Beyond reason’s ambit, however, there lies a yet more profound truth about God’s nearness to the human soul. The Son reveals this truth: “If anyone loves me, he will keep my word, and my Father will love him, and we will come to him and make our home with him” (John 14:23). The Son reveals that God is a communion of Persons—Father, Son, and Holy Spirit—who dwell together in perfect unity (cf. John 10:30). The Son reveals that God has invited us to share in this communion. The Son reveals that our sharing in this communion is made possible by God dwelling in our souls. When the soul is in a state of grace, God is inwardly present not only as sustainer and mover, but as light and fire making us capable of divine knowledge and love (Thomas Aquinas, ST I, q. 43., a. 3). The Father sends his Son, “the light of men” (John 1:4), to illuminate our minds with the truth of God. The Father and the Son send the Holy Spirit to enflame our hearts with the love of God (Rom 5:5; cf. John 14:16). And where the Son and the Spirit are, there too is the Father. The body becomes a temple for the Triune God (1 Cor 6:19).
It is not altogether wrong for the mind to go outward in contemplating God. God is wholly other. An infinite gap separates the Creator and the creature. My existence (the entire world’s existence!) is not necessary. God, on the other hand, is his own existence and he necessarily is: “I am who I am” (Ex 3:14). But precisely because of God’s supreme transcendence, he is most inwardly in all that is. The Christian at prayer contemplates a truth yet more marvelous.

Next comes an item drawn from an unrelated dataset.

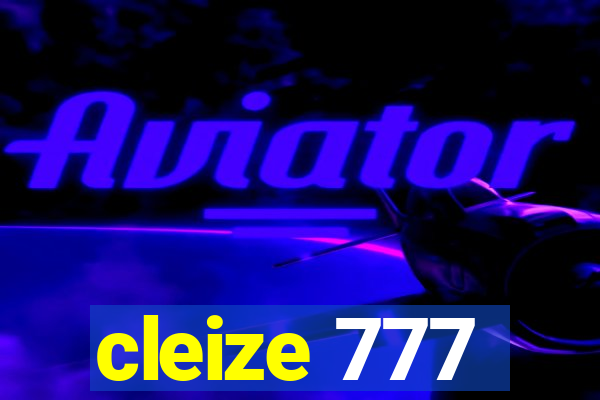 cleize 777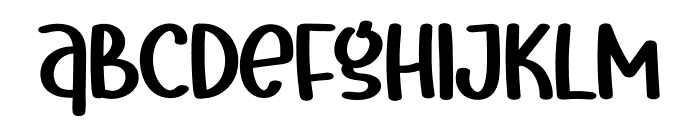 Monster Kingdom Solid Font UPPERCASE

Gazing inwardly not to consider himself but to consider God, he might pray,
O my God, Trinity whom I adore, help me to forget myself entirely that I may be established in you as still and as peaceful as if my soul were already in eternity.
May nothing trouble my peace or make me leave You, O my Unchanging One, but may each minute carry me further into the depths of Your Mystery.
Give peace to my soul; make it Your Heaven, Your beloved dwelling and Your resting place. May I never leave You there alone but be wholly present, my faith wholly vigilant, wholly adoring, and wholly surrendered to Your creative Action
(Saint Elizabeth of the Trinity, Prayer to the Holy Trinity).